As the NJN advance describes the program: “Green Builders takes a wide-ranging look at a variety of approaches and levels of commitment, and at the individuals who have helped turn green building theory into reality. These individuals are not just builders and designers; they’re teachers and homeowners, corporate leaders and academic specialists, leaders of institutions and universities as well as renegade inventors. From The Willow School to PNC Bank to the first solar-hydrogen home called The Hopewell Project, people talk about why they made the move to go green, what the challenges were, and how their project has fared. In most cases, one finds that a green building project has more to do with smart planning and a mindset change about energy use than expensive technologies or consumer sacrifice. Innovation helps, and there are plenty of innovations included in Green Builders that are making green technology effective and affordable. Geothermal storage, wind farms and extensive solar array systems are examined in the program. As the stories in the documentary demonstrate, it is crucial for us to change our perspective on how we build, recognizing the wasteful impacts of the traditional mode of building and operating our structures, and realizing the environmental and economic benefits of building green. Only then will the green building movement be successful.”
The documentary also emphasizes a point that I consider essential to the long-term success of green efforts in the United States — the need to develop green techniques, policies and technologies that improve the environment without the need to sacrifice. As the NJN website explains, “The individuals in Green Builders have made the move to building green without suffering, sacrificing, or experimenting with a wispy might-happen. These are real projects on the ground, working businesses and college campuses that prove you can change your carbon footprint once you change your way of looking at how a structure operates. Collectively, the green builders are building the foundation for a more widespread movement toward making America’s built environment less harmful to the dwindling supply of healthy natural resources and even less expensive to operate. Their homes and offices are the proving grounds for green building, and their personal experiences reveal that building greener is less complicated and expensive than you probably thought, and more rewarding in the long run.”
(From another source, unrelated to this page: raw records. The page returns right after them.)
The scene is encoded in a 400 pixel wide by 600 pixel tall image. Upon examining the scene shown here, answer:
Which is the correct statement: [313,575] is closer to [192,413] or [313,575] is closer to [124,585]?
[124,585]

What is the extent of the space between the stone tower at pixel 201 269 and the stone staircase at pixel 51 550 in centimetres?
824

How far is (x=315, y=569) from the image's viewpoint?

Green Builders was produced by NJN’s very talented writer-producer Bob Szuter, who also produced The Highlands Rediscovered and Turning the Tide . To see an online stream of the documentary, click here . The segment about Belmar starts at about 35:20 into the video. The interview with Mayor Ken Pringle, and those of a number of others who appear in the documentary were, taped at a well-known, 100-year old Belmar landmark. Can anyone tell from the background?